The light really caught it. Begonia grandis subsp. evansiana ‘Claret Jug’ shines out from the image with the ruby-red leaf backing picking up the light. It is such an easy plant. Although often described as hardy, I wouldn’t risk it even in our often mild, wet winters. I grow it in a massive pot, partly filled with polystyrene chips to reduce the weight, and I just lug it into a covered, but open space in November, keep it pretty dry, and then start watering in March under cover. I drag it out in April and the rest is all done without my help, though I do a weekly feed from about May onwards. I am not really a begonia flower person, so the pink flowers are not my thing, but they are small and the leaves are the main act. Tons of tiny bulbils get scattered and so you will have this plant forever, and keep your friends supplied if you just pot them up in the autumn.

I have often raved about Verbena bonariensis. I love it for it’s attractiveness to butterflies and other insects, for it’s abundant self-seeding (which can also be a pain), but mostly for the electric quality of the flowers. In low light, it’s as if it’s wired to the mains.

This is a new view. I am looking back towards the back of the house, across the top of my only-planted-this-year-from-seed-grown-last-year area. This area has toiled a bit in it’s first year, finding the spring very cold, the summer very dry and the wind very debilitating. But, I think it will make it, although this year will be a bit of a damp squib. These Liatris spicata bulbs, bought from Aldi for 60 bulbs at E3, a total bargain, have done a great job in providing some points of punctuation where flowering, as I hoped, has not quite materialised. I don’t find Liatris a reliable returner year on year, I probably lose about 50% of them over a wet winter, but, they are so cheap and dependable, that I am still a great fan. In the US, where they are native plants, they are often called ‘Blazing Star’- you can see why, something of the electric about them too.
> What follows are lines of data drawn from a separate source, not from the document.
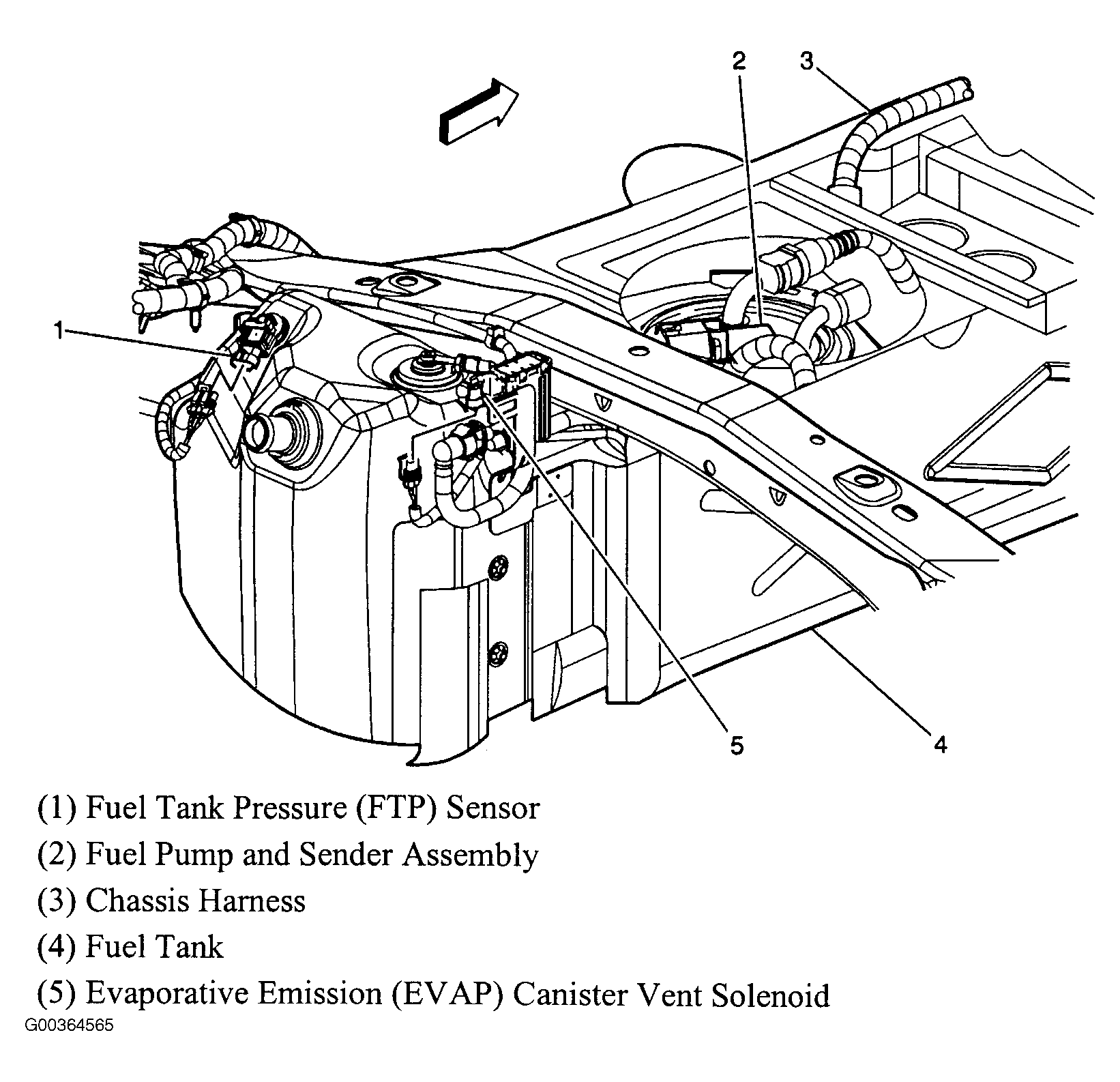 2
3
1
5
4

(1) Fuel Tank Pressure (FTP) Sensor
(2) Fuel Pump and Sender Assembly
(3) Chassis Harness
(4) Fuel Tank
(5) Evaporative Emission (EVAP) Canister Vent Solenoid
G00364565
This is a new view as far as the further away view is concerned. In the foreground, is a reliable and terrific Pennisetum alopecuroides which I bought ages ago, put in the wrong place, replanted and now it adores where it is. Slightly flattened by dryness, it is a gentle punctuation point at the end of the promontory bed. It may be the variety, ‘Hameln’ but I can’t remember after all this time. ‘Hameln’ is supposed to be the hardiest of the varieties and so it may well be that. The thing with Pennisetum is that nothing seems to be happening in the growth department until really late in Spring, then up it pops, so it’s important not to poke it and panic. The other main new-this-year-area is encircling the olive tree, and I have planted, though you can’t see it, another Pennisetum, Pennisetum alopecuroides f. viridescens. I couldn’t resist the idea of dark-charcoal-purple-black flowerheads meeting, almost head-on in a Pennsietum-off, the older Pennisetum you see above in the photograph.

This is a new view to me. The foreground is of the new area encircling the olive, this year planted with, a great success in our dry summer, Cosmos bipinnatus ‘Xanthos’ has been sterling. It might even win me over to annuals. But the real feature of the view is the borrowed landscape. It is the dark green of the ornamental cherry tree, actually growing in a commune space, over our wall, which brings the Stipa gigantea to life. Without it as a backdrop, you would hardly see the delicate, golden flowerheads of the Stipa. Thank you, Tostat.

And this is a view that I nearly rejected. Then I thought, ‘hang on, it’s different’ and so it stays. Looking back across the grass towards the old privvy door, what you actually see is how comfortable the Hydrangea arboresecens ‘Annabelle’ is with its’ big, creamy flowers still looking good against the big leaves of Telekia speciosa. And further along to the left, you can imagine though not quite see, the now-pinky flowerheads of Hydrangea paniculata filling in the space.
So dry and thirsty, but not yet down and out. By contrast, the Valle d’Aran looked bewitchingly green.